By Hazel Trice Edney (Trice Edney Wire Editor-in-Chief)
WASHINGTON, D.C. — President Barack Obama released his proposed $3.7 trillion budget on Monday, with the $1.1 million in cuts over the next 10 years as promised in his State of the Union Address.
As the months progress and budget debates begin in earnest, it will become clearer what specific social, educational and economic programs might be threatened. Congress will debate for months, at least through June. The new fiscal year begins Oct. 1. At the outset, some proposed cuts that could drastically affect African-Americans are: proposed cuts to low-income heating assistance programs; proposed cuts to summer school funding from Pell Grants and new limits on Pell Grants during the regular semesters (although new increases in Pell Grants to $5,500 a year to help 9 million students will stay in place); and a freeze on annual domestic spending for the next five years, including community service block grants and community action programs (CAPS), in order to reduce the deficit by more than $400 billon on the next decade.
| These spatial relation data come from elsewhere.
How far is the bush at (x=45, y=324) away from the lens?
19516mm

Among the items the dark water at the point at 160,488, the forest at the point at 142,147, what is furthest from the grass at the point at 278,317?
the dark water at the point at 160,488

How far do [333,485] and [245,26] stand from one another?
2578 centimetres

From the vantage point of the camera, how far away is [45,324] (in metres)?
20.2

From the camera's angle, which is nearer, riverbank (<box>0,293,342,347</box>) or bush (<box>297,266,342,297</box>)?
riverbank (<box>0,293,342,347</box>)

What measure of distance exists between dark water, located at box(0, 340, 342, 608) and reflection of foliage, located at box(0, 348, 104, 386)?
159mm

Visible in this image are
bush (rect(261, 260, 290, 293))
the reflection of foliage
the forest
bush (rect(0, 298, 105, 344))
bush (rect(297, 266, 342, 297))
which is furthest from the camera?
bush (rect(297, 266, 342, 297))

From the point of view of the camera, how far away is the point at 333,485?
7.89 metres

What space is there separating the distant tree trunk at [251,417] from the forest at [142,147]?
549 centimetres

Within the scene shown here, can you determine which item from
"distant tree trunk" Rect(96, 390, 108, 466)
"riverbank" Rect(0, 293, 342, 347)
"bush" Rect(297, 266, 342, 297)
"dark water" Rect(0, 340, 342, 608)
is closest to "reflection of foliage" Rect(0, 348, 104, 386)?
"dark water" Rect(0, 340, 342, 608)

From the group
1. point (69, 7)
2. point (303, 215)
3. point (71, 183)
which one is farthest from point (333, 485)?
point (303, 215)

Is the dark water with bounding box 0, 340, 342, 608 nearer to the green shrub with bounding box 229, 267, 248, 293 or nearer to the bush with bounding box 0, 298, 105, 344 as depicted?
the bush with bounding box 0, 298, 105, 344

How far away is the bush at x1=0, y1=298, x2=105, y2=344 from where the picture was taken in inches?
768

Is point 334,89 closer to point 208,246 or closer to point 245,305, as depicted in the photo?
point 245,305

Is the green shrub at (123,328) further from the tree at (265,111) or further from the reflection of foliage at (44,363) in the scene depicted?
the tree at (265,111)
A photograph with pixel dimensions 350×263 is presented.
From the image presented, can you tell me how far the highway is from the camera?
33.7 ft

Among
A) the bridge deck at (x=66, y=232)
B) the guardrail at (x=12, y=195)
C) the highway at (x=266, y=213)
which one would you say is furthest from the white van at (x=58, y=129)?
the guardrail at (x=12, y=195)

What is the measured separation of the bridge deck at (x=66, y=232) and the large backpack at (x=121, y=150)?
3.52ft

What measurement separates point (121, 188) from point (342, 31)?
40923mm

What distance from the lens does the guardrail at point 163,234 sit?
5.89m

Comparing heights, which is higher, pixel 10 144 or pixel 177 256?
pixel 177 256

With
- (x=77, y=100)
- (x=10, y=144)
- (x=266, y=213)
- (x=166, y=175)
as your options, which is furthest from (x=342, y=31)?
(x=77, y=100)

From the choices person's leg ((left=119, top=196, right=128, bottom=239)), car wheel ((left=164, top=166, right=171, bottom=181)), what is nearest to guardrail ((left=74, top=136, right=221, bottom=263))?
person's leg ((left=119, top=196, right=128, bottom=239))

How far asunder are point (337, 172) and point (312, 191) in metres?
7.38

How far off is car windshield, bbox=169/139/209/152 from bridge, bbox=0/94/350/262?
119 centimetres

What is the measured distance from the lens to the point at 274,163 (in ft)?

“This freeze will require painful cuts,” Obama said in the State of the Union Address. “I’ve proposed cuts to things I care deeply about, like community action programs. The Secretary of Defense has also agreed to cut tens of billions of dollars in spending that he and his generals believe our military can do without.”
Both Republicans and Democrats will strongly oppose parts of the budget. Republican lawmakers will call for deeper cuts as they set the stage for the 2012 elections. Democrats will fight to protect their interests in social programs for their constituents, as promised by the Congressional Black Caucus.
Committing to work with the administration in finalizing the budget, CBC Chairman Emanuel Cleaver said the Black Caucus will watchfully do its job.
“I want to see everybody get a sip,” he said. I think the president agrees with me that everybody should sip out of the glass.”